There is a lot of latent potential lending out there. (Averages are quarterly.)

 I am sure that many readers might think that lending was excessive throughout the 1999 to 2007 period, so that I can't really treat the average originations for that period as a normal baseline.  Let's say they are correct.  Then, my question for them is, what explanation do you have for borrowing that rose evenly across FICO scores from 1999 to 2007, but then only dropped for FICO scores under 720 after 2007?  Was lending too generous, and were prices too high, for all types of borrowers before 2008, but for some reason lending and relative prices only needed to decline for low FICO scores and low tier housing markets?  Can someone explain that to me?
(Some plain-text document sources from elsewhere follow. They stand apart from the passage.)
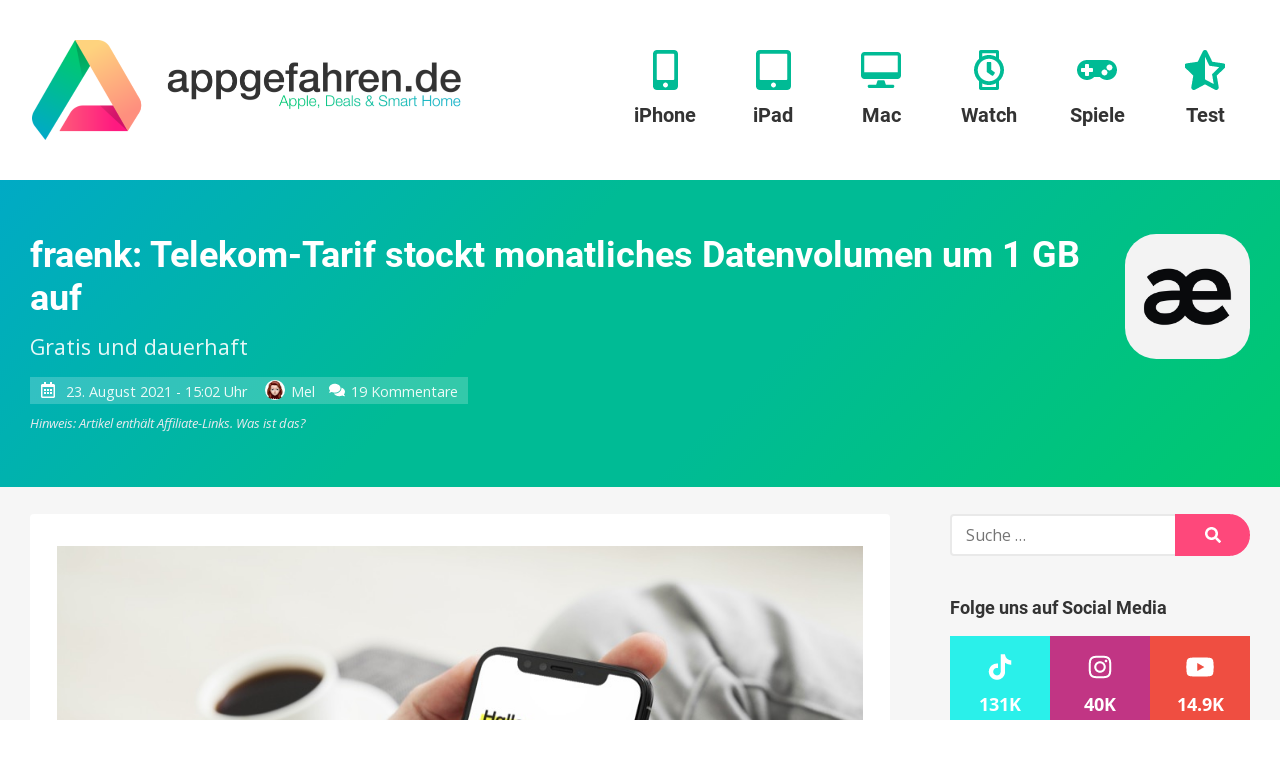

--- FILE ---
content_type: image/svg+xml
request_url: https://www.appgefahren.de/wp-content/themes/appgefahren/assets/scripts/static/b6b7ec7826d42196ed60bab0e810e4e8.svg
body_size: 211
content:
<svg aria-hidden="true" data-prefix="fas" data-icon="folder" class="svg-inline--fa fa-folder fa-w-16" role="img" xmlns="http://www.w3.org/2000/svg" viewBox="0 0 512 512"><path fill="#666" d="M464 128H272l-64-64H48C21.49 64 0 85.49 0 112v288c0 26.51 21.49 48 48 48h416c26.51 0 48-21.49 48-48V176c0-26.51-21.49-48-48-48z"></path></svg>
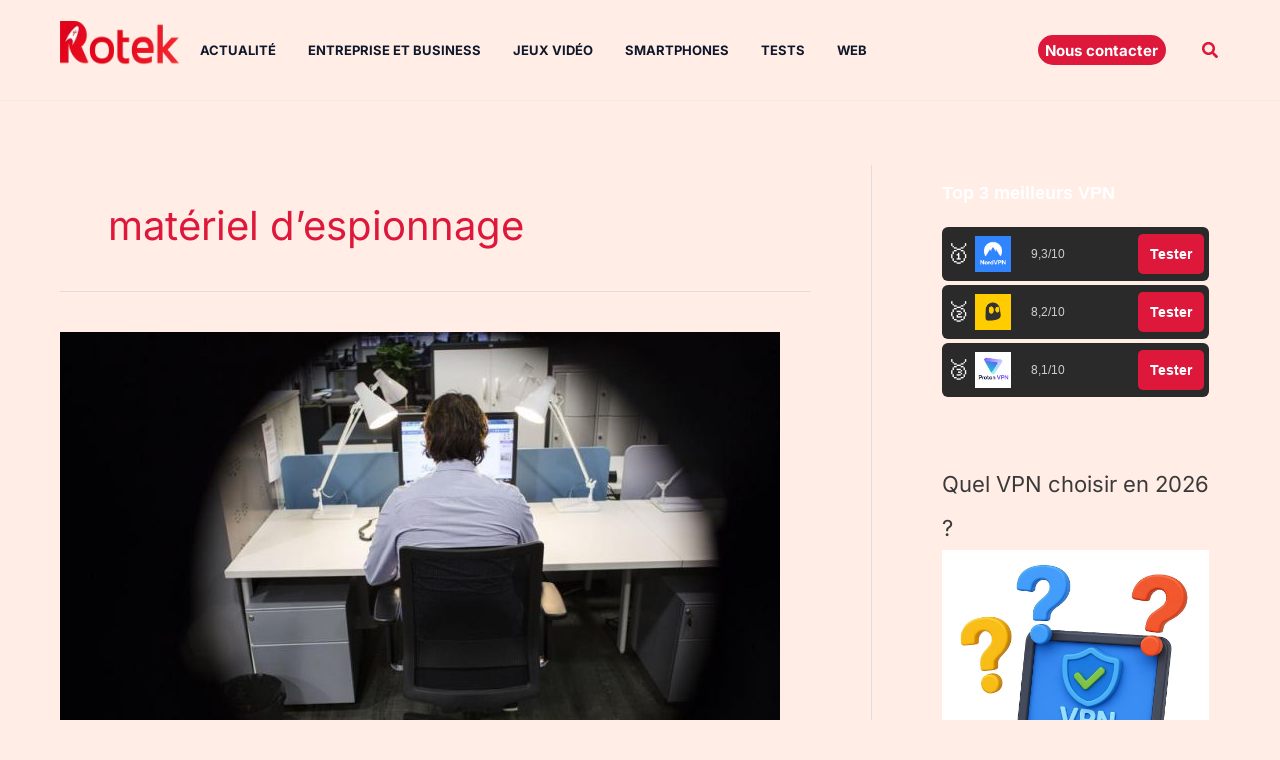

--- FILE ---
content_type: text/html; charset=utf-8
request_url: https://www.google.com/recaptcha/api2/aframe
body_size: 265
content:
<!DOCTYPE HTML><html><head><meta http-equiv="content-type" content="text/html; charset=UTF-8"></head><body><script nonce="iqMnqE3dRoToC7AgGh-lmg">/** Anti-fraud and anti-abuse applications only. See google.com/recaptcha */ try{var clients={'sodar':'https://pagead2.googlesyndication.com/pagead/sodar?'};window.addEventListener("message",function(a){try{if(a.source===window.parent){var b=JSON.parse(a.data);var c=clients[b['id']];if(c){var d=document.createElement('img');d.src=c+b['params']+'&rc='+(localStorage.getItem("rc::a")?sessionStorage.getItem("rc::b"):"");window.document.body.appendChild(d);sessionStorage.setItem("rc::e",parseInt(sessionStorage.getItem("rc::e")||0)+1);localStorage.setItem("rc::h",'1769008491048');}}}catch(b){}});window.parent.postMessage("_grecaptcha_ready", "*");}catch(b){}</script></body></html>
  1. Wasn’t it more a situation of lower standards on the asset side of the underwriting rather than the borrower? For example, didn’t advance rates (loan to value ratios) grow well beyond previous averages?

    1. Yes. If there was a shift in risk, it was in the terms of the loans, not the borrowers. That is why it has been a terrible mistake to impose strict new lending standards that have sharply reduced lending based on borrower characteristics.

    2. Easier to scapegoat the customer than admit to flaws in the business plan!

    3. I would argue that the prime scapegoat is the lenders/business plan. The places where terms decayed were places where rent affordability has been extremely high because of an endemic shortage of housing. That created a natural demand for mortgages that were less affordable. Those loans were a part of the destabilization, but there was nothing inevitable about the process that brought on the destabilization.

      The CFPB doesn't keep you from paying 50% of your income on rent. It only keeps you from taking on a mortgage. And, we don't track households that become homeless or move to less expensive cities because their rents are high with the same specificity that we track delinquencies and foreclosures.

      This leaves the impression that mortgage risk is the problem, but it is rent affordability that is the problem. Since we scapegoated the lenders, this problem has only gotten worse.

  2. Great post. Yes housing and rent affordability are certainly key issues along the West Coast and elsewhere.

    The macroeconomics profession seems unable to wrestle with the policy implications.

  3. OT

    “Everyone recognizes the stability and security of the U.S. market more than ever before,” Genton says. He adds that up to 70 percent of a 59-unit Four Seasons Private Residences project in Beverly Hills likely will be foreigners.


    I understand not everyone subscribes to the "large current account trade deficits equates to rising house prices" idea. There is some serious scholarship in this area that suggests as much, but there is serious scholarship backing up every point of view in macro. So set that aside.

    But the optics! We build housing on the Westside of LA, just not for Americans.

    Various versions of these bad optics scenarios play out, even domestically. We build (somewhat less desirable) housing in downtown LA too, just not for middle-class people. Even there, you better be well-set financially, if you want to buy.

    Of course, the solution is not xenophobia, or social welfare-housing programs, but un-zoning property. But that is the solution not on the radar.

    Given context, the optics are perfect for creating class envy, obstructionism and xenophobia.